酔っ払いの胴間声や、一夜の享楽に誘う姦しい声でがやがやと騒がしい中でも、それを語る男達の声は大きくもないのに不思議と聞き取ることができた。
「──知ってるか? 『西の魔女』の話」
「魔女? ここいらじゃ魔法を使えない人間の方が少ないだろ?」
そこにいるのは二十代半ばくらいの若い男が二人。一人は痩せ型で背の高い男。もう一人は体格の良い大柄な男だ。『西の魔女』とやらの話を始めたのは痩せた男の方で、手に持ったジョッキの酒を呷って話を続ける。
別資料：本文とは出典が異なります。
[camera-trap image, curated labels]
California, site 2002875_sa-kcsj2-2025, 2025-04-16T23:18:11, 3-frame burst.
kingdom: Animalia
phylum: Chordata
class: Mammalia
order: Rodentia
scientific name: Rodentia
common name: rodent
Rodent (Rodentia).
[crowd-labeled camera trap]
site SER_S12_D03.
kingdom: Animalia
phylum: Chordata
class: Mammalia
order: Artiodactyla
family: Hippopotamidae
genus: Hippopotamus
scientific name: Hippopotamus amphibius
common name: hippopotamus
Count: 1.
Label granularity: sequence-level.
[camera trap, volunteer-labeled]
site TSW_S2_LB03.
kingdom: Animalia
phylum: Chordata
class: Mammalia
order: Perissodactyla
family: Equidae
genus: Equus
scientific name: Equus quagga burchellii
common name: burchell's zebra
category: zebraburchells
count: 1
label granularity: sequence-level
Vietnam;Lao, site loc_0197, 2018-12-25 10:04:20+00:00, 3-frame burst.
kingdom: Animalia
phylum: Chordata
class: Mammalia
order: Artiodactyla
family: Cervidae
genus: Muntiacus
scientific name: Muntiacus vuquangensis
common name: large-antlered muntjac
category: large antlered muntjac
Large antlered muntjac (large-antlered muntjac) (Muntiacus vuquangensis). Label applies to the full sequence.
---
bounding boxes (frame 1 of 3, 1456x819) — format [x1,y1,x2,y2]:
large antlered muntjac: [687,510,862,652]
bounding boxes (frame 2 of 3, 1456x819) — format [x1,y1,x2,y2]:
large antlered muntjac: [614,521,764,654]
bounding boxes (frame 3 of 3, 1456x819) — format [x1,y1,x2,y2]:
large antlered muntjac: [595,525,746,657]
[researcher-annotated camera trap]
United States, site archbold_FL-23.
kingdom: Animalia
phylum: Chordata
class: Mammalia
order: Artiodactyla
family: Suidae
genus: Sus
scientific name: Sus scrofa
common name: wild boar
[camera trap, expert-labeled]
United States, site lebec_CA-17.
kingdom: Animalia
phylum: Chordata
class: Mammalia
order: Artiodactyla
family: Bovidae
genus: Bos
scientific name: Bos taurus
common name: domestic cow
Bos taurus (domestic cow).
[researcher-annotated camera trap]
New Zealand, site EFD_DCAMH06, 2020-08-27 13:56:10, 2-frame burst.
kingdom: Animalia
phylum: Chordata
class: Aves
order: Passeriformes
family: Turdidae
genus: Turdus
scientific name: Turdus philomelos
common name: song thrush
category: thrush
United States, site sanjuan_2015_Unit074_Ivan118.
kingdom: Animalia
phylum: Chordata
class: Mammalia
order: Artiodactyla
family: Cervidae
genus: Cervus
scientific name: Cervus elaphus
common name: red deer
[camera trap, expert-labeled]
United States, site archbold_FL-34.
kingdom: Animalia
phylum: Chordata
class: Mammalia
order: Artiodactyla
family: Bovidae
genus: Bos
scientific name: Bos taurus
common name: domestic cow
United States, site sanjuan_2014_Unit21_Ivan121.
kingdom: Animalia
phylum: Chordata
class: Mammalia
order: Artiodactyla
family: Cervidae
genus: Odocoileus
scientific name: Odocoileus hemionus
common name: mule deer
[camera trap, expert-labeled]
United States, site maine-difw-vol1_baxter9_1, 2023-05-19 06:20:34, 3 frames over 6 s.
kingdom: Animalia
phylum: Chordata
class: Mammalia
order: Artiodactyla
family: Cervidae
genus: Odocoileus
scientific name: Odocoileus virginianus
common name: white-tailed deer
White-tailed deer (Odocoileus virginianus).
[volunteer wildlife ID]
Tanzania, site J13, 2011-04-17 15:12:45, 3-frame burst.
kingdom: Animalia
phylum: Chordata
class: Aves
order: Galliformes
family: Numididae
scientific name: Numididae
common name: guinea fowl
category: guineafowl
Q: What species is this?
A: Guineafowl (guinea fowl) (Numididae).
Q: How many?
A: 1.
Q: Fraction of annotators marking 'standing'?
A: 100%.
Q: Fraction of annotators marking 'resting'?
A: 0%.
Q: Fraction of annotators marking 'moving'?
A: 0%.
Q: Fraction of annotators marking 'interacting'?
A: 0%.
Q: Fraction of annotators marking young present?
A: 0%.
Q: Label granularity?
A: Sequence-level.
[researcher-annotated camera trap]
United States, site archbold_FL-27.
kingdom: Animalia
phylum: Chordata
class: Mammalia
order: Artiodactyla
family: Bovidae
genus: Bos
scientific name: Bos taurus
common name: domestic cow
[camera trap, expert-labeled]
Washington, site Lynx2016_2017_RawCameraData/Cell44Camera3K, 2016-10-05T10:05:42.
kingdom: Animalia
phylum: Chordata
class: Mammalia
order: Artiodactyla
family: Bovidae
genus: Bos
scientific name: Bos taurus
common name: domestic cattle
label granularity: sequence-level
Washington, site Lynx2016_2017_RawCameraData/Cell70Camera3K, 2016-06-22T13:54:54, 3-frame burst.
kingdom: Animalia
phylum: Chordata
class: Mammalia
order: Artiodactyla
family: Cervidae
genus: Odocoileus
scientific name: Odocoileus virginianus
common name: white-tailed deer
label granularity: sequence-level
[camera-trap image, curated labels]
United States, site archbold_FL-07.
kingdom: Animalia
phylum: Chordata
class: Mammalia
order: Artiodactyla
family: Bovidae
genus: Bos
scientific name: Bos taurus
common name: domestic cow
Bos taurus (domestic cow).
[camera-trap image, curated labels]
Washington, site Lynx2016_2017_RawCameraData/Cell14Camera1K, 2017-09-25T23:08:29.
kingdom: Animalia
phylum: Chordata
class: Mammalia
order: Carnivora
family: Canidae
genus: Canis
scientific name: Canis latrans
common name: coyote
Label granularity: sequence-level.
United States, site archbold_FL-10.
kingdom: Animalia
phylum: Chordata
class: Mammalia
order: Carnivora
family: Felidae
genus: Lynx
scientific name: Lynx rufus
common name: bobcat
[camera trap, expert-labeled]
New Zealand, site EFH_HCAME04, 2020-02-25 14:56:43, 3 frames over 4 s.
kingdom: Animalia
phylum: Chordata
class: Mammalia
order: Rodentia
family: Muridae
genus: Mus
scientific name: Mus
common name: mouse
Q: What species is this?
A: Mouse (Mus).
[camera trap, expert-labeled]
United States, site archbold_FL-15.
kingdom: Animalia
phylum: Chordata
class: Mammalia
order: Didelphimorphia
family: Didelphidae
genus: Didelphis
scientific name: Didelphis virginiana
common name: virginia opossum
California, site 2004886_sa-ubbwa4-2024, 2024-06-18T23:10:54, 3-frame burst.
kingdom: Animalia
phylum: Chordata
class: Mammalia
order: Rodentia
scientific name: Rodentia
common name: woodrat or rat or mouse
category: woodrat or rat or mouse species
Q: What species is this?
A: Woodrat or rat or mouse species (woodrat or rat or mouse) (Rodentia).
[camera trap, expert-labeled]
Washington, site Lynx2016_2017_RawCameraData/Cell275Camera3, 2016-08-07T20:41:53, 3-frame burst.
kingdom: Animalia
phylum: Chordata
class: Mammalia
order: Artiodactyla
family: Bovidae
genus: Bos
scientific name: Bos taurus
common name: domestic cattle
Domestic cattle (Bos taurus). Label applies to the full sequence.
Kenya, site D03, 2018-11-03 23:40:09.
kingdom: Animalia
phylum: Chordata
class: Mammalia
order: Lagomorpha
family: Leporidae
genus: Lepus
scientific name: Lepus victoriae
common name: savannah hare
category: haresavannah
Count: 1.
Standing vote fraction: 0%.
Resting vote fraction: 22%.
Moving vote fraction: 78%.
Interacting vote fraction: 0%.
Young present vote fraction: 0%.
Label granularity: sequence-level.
「それが、何でもその魔女は相手が誰であろうと、触れた人間を例外なく呪い殺すんだとよ。呪われた奴は『今すぐ殺してくれ』と懇願するほど散々悶え苦しんで死ぬって噂だ」
「そりゃ、ぞっとしねえな。それが本当ならたしかに『魔女』だろうけど、それこそ教会が黙ってねえだろ」
教会には全し神に祝福されし人を護り、それを害するものを排除する使命を持つ聖騎士団がある。『魔女』とやらが実在するのならば、それこそ彼等の出番だろう。
「それこそ、呪い殺されたんじゃねえの?」
また酒を呷った男が、にへらっと赤ら顔で笑う。
「おいおい、呑み過ぎじゃないか? そんなことを騎士に聞かれたら目を付けられるぞ」
「おっと、そうだったな」
その言葉に我に帰った男が頭を掻いて辺りの様子を窺う。
それを呆れて見ていた大柄の男が、先の話で何か思い出したらしく口を開いた。
「そういえば、薬の聖女様がいるってのも西だったよな」
「ん? ああ、そんな話もあったな。確か俺の姪っ子と同じくらいの歳の女の子だったか」
「どんな病も、触れただけで立ち所に治しちまうっつう」
祝福が云々、と脱線しながらも薬の聖女と呼ばれる少女の話が続く。
男達の話に耳を傾けながら、旅人は食事を終えた。
「でも最近噂を聞かねえな」
「まあ、どっかで流行り病でも出ない限り話題にならんだろうよ」
「それもそうか。あ、そうそう、この間うちの姪っ子が……」
その後はすっかり身内の思い出話だった。
旅人は見切りを付けて酒場を後にする。そのまま西に向かいたいところだったが、この街は夜になると門が閉じられてしまう。なので、今夜は大人しく宿屋に行くことにした。
目的があっても当てのない旅に、ひとつの可能性を見出した。
旅人は思う。
──西の魔女とやらは、私を殺してくれるだろうか。
辺りに立ち込める夜闇が旅人を飲み込んでいった。